[YOUR TASKS]:
**1.** In the adviser account, translate this sentence into Spanish: "He agreed to be my adviser right away."
**2.** In the adviser account, how long did the emailing go on before the writer told a different professor what had happened?

[DOCUMENT EXCERPT]:
################

I started at my first full-time job as a software engineer in the Bay Area after following Alexei's advice.

I got engaged to an awesome person as a result of this post.

I got the two top scientists in my field to both agree to be my advisers. One of them, not an effusively friendly person, said my research proposal was extremely interesting, new, and important. I cried a little, but luckily I don't think he saw.

Could you tell about your research proposal? What was the key reason you got those great advisers? The quality of your proposal alone may not have been wnough.

Getting my first adviser, Professor C, was a nightmare that made me miserable for a month. I really wanted him as my adviser because I think he is one of the only good scientists in my field and my department. I also had long-term plans to ask him to advise my later degree. I met with him once, and showed him a vague, decent research proposal. I focused more on being charming than on the research, because this had been working well for me with the other professors I knew. Unfortunately (and fortunately!) C is more focused on the science. He told me he would think about it, then email me back in a week. He never emailed me. I emailed him. He didn't respond. I emailed him. He didn't respond. I despaired, decided I had ruined my career and destroyed my chances of succeeding in the field I love by making him dislike me and now having no advisor, and emailed him again. He didn't respond. After six weeks of this I told a different professor what had happened, who told my C ignores most emails, even from other professors, and it's really hard to interpret his lack of response. He recommended that I just show up at his office and try to talk to him again. I worked desperately hard, trying to create a proposal so good it would redeem my earlier failure and weird stalking in C's eyes. I became completely obsessed, didn't sleep, read every paper in my entire subfield, thought and talked it over for a week, thought of five original questions, of which three were "important," wrote the proposal with every important point underlined and put in bold, and finally put on my most professional blazer and went to C's office. When I found him and showed him my proposal, I was literally shaking. He agreed to be my adviser right away. He seemed kind of confused about the whole thing, and said he just forgot to answer my emails. Sigh.

################

[EXTRACTED MATERIAL]:
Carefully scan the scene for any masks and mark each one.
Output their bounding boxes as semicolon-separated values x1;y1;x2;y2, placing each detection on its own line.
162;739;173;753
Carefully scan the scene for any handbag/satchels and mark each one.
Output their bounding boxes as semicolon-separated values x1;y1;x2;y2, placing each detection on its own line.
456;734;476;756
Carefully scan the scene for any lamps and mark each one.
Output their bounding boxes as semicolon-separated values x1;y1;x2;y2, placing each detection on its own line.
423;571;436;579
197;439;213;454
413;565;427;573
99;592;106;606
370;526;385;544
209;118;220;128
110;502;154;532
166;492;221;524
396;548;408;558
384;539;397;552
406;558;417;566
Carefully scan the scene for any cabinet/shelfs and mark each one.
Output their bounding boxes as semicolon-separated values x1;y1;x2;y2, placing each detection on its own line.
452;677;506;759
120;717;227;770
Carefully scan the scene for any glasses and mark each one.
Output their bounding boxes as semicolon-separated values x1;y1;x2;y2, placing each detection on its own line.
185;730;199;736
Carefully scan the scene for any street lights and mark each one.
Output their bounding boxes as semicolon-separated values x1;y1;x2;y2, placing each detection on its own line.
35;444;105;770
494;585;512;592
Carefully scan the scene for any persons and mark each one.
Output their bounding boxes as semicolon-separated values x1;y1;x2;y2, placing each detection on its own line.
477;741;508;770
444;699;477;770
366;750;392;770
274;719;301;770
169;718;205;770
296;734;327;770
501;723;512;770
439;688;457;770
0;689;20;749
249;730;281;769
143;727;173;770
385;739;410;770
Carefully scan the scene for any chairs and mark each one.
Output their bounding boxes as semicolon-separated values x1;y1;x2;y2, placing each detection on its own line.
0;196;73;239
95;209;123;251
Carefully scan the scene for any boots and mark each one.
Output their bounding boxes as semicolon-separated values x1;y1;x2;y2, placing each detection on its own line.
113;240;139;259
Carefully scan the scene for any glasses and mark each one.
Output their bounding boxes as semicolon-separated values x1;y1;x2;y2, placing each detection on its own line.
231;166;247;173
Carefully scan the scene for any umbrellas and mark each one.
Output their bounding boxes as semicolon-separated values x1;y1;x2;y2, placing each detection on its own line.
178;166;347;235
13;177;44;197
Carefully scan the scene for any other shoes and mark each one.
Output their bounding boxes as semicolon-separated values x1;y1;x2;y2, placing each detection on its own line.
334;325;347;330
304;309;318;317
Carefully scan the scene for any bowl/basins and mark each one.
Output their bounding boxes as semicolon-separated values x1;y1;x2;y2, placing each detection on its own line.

################

[WRITTEN ANSWERS]:
**1.** Aceptó ser mi asesor de inmediato.

**2.** Six weeks.